GERECHTSHOF ‘s-HERTOGENBOSCH
Sector civiel recht
zaaknummer HD 200.034.007
arrest van de vierde kamer van 3 mei 2011
[X.],
wonende te [woonplaats],
appellant in principaal appel,
geïntimeerde in incidenteel appel,
advocaat: mr. J.J.H.S. Thomassen,
[Y.],
wonende te [woonplaats] (België),
geïntimeerde in principaal appel,
appellant in incidenteel appel,
advocaat: mr. J.A.Th.M. van Zinnicq Bergmann,
als vervolg op het door het hof gewezen tussenarrest van 7 september 2010 in het hoger beroep van het door de rechtbank Roermond onder nummer 85030/HA ZA 08-163 gewezen vonnis van 28 januari 2009.
6. Het tussenarrest van 7 september 2010
Bij genoemd arrest is [X.] wat betreft de vordering in conventie toegelaten tot het leveren van tegenbewijs en wat betreft de vordering in reconventie tot het leveren van bewijs, en is iedere verdere beslissing aangehouden.
7. Het verdere verloop van de procedure
Op 30 november 2010 zijn aan de zijde van [X.] twee getuigen gehoord en op 1 februari 2011 aan de zijde van [Y.] in contra-enquête één getuige. Van de verhoren zijn processen-verbaal opgemaakt, die zich bij de stukken bevinden.
Vervolgens hebben partijen de gedingstukken overgelegd en uitspraak gevraagd.
8. De verdere beoordeling
in principaal en incidenteel appel
8.1. Het hof gaat er, op grond van de eigen opgave van [X.] bij het getuigenverhoor, verder van uit dat zijn naam gespeld wordt als [X.] en niet als [Z.].
8.2.1. In het tussenarrest van 7 september 2010 is [X.] toegelaten tot tegenbewijs tegen de voorshands bewezen geachte stelling van [Y.] dat partijen een koopovereenkomst met betrekking tot het paard Quando hebben gesloten. Op grond van de deelbetalingen van [X.] aan [Y.] van in totaal € 8.600,--, de omstandigheid dat [X.] nooit facturen voor transport- of stallingkosten aan [Y.] heeft gezonden en het feit dat [X.] het paard uiteindelijk buiten medeweten van [Y.] aan een derde heeft verkocht achtte het hof een koopovereenkomst voorshands bewezen.
Aan [X.] is voorts te bewijzen opgedragen dat hij met [Y.] een bemiddelingsovereenkomst heeft gesloten, die inhoudt dat het paard Quando bij [X.] werd geplaatst en dat [X.] als tussenpersoon zou trachten het paard te verkopen voor een vraagprijs van € 15.000,--, waarna hij de verkoopprijs zou afdragen aan [Y.] onder aftrek van aan [X.] toekomend loon en door hem gemaakte kosten.
8.2.2. Ter voldoening aan deze tegenbewijsopdracht en bewijsopdracht heeft [X.] als getuigen zichzelf en mevrouw [A.] doen horen.
————————
*Opdrachtdoel*
Welke vraagprijs voor het paard Quando noemt de aangeleverde tekst bij de bemiddelingsovereenkomst?

*Getoonde regels*
————————
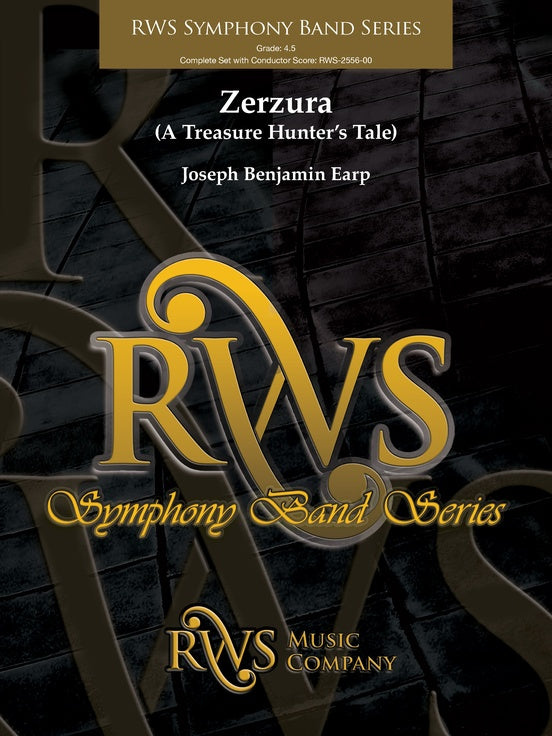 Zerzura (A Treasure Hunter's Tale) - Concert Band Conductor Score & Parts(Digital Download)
————————
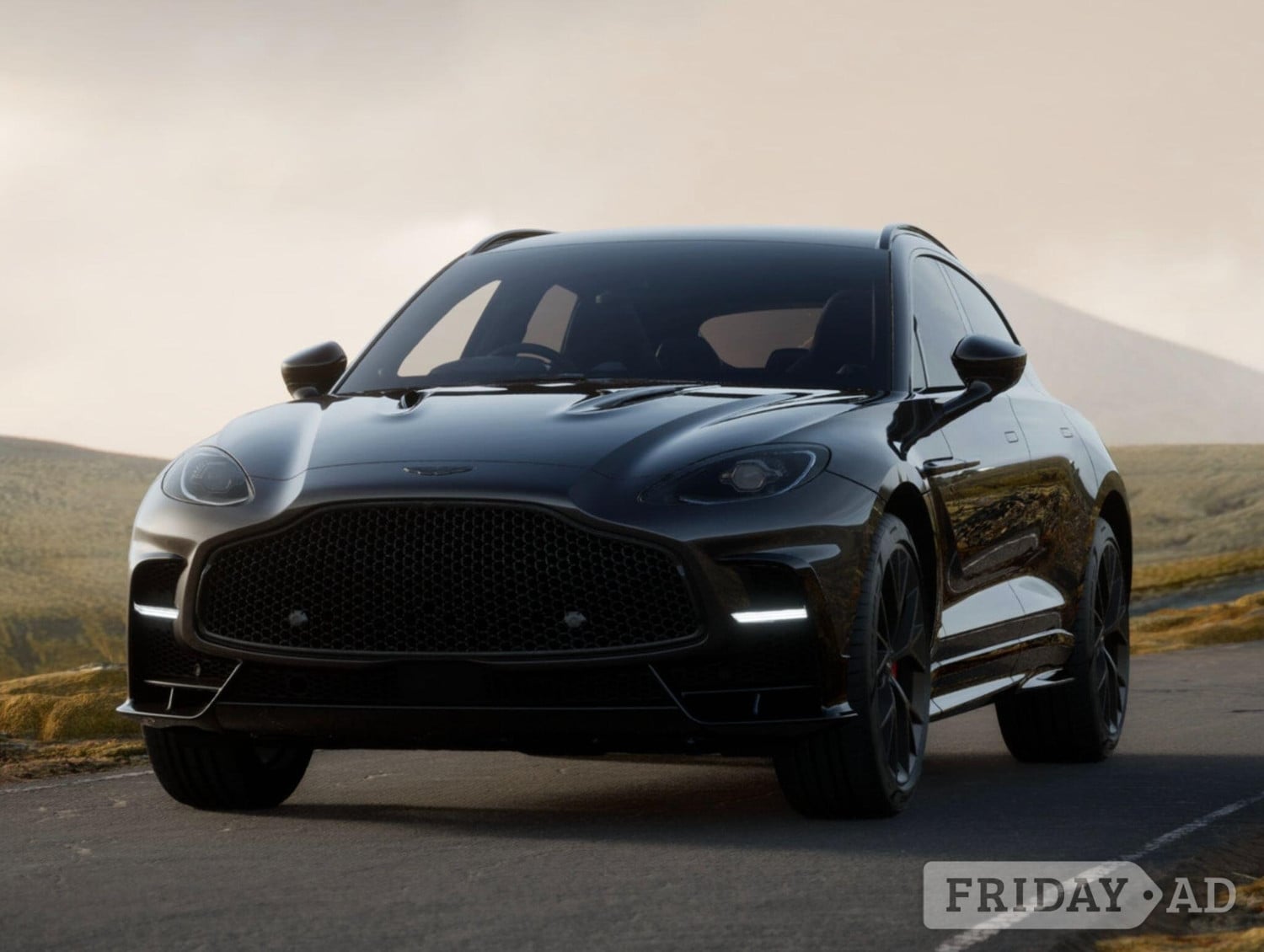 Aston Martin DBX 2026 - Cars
————————
*Verwachte uitvoer*
Een vraagprijs van € 15.000,--.